● SOURCE PASSAGE:
%%

Evening Echo Op Ed: It’s not about YES or NO, it’s all about LOVE #MarRef

On May 22nd we will be asked to extend to gay couples the same Constitutional rights and guarantees enjoyed by heterosexual couples. That’s all. Regardless of the No campaign’s hysteria, this isn’t about fear. It’s about love.

I had a pint last week with an old classmate of mine, a man with whom I’d never really got along. Had we grown up in America, where he’s lived now for nearly thirty years, he would have been a Biff Tannen type jock.

Someone in our company, a retired teacher with conservative opinions, said to me “I see you were in the wars!” (A woman with extremist Catholic views had written a letter to a local paper, denouncing LGBT people as “sodomites”. I and others had replied strongly to her homophobic ranting.) Our conversation then naturally turned to the Marriage Equality Referendum.

“Look,” I said, expecting an argument, “everyone’s entitled to their opinion. And their religion. But no-one is entitled to demean anyone for being exactly as God or nature made them. That’s why I wrote that letter. That’s why I’m voting Yes. I don’t want to see gay kids – and that’s about 10% of Ireland’s population – growing up in a country that doesn’t respect them as equals.”

“So,” drawled my now-Irish-American buddy, after a long swig from his Guinness, “What are we talking here? This vote? Is this about gays getting to sanctify their love in civil law? Is this about you guys saying okay, look, gays are the same as any other citizen?

“‘Cause I gotta tell you, I’m all on board with that. I mean, love is pretty cool, right? Why deny anyone the right to love?”

%%

● STATED GOAL A: According to the op-ed, on what date will voters be asked to extend constitutional rights to gay couples?

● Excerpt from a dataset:
%%

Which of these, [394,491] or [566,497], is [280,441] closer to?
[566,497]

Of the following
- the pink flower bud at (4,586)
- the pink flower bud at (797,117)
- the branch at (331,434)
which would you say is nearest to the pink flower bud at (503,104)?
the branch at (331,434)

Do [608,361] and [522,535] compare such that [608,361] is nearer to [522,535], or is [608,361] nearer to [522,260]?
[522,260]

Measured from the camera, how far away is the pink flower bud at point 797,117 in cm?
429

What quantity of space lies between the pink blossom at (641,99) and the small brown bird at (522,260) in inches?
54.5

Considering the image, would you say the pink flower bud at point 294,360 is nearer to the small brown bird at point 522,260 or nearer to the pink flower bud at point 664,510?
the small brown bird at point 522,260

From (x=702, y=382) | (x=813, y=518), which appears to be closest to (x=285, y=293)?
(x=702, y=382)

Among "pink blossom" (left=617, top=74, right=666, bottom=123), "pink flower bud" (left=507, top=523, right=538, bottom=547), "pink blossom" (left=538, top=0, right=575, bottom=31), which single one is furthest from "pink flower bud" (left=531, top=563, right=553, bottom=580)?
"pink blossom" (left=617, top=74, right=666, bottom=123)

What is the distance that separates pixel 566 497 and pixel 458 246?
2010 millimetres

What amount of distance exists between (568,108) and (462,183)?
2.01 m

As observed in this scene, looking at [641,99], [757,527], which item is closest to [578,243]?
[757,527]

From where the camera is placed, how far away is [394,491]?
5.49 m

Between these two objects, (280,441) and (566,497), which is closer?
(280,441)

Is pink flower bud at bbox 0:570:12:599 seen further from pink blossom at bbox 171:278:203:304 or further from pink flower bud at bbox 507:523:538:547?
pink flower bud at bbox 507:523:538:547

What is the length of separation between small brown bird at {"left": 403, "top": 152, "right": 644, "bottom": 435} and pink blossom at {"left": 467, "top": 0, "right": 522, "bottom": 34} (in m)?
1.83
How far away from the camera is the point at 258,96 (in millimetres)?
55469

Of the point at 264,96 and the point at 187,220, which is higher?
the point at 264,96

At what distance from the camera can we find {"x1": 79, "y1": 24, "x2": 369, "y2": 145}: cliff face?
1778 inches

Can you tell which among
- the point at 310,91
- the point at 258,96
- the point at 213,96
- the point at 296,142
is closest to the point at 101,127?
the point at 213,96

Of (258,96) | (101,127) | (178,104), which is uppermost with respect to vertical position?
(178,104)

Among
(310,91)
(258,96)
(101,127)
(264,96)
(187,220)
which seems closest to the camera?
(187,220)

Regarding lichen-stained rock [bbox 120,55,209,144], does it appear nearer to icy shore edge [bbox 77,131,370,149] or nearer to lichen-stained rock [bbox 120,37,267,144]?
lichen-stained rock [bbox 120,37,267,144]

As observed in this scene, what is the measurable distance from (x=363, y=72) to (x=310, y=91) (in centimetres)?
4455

%%

● STATED GOAL B: Repeat the listing verbatim, starting at the line that contains "Between these two" and ending at the last line of the listing.

● FULL SOLUTION A: May 22nd

● FULL SOLUTION B:
Between these two objects, (280,441) and (566,497), which is closer?
(280,441)

Is pink flower bud at bbox 0:570:12:599 seen further from pink blossom at bbox 171:278:203:304 or further from pink flower bud at bbox 507:523:538:547?
pink flower bud at bbox 507:523:538:547

What is the length of separation between small brown bird at {"left": 403, "top": 152, "right": 644, "bottom": 435} and pink blossom at {"left": 467, "top": 0, "right": 522, "bottom": 34} (in m)?
1.83
How far away from the camera is the point at 258,96 (in millimetres)?
55469

Of the point at 264,96 and the point at 187,220, which is higher?
the point at 264,96

At what distance from the camera can we find {"x1": 79, "y1": 24, "x2": 369, "y2": 145}: cliff face?
1778 inches

Can you tell which among
- the point at 310,91
- the point at 258,96
- the point at 213,96
- the point at 296,142
is closest to the point at 101,127?
the point at 213,96

Of (258,96) | (101,127) | (178,104), which is uppermost with respect to vertical position?
(178,104)

Among
(310,91)
(258,96)
(101,127)
(264,96)
(187,220)
which seems closest to the camera?
(187,220)

Regarding lichen-stained rock [bbox 120,55,209,144], does it appear nearer to icy shore edge [bbox 77,131,370,149] or nearer to lichen-stained rock [bbox 120,37,267,144]?
lichen-stained rock [bbox 120,37,267,144]

As observed in this scene, what is the measurable distance from (x=363, y=72) to (x=310, y=91) (in centimetres)?
4455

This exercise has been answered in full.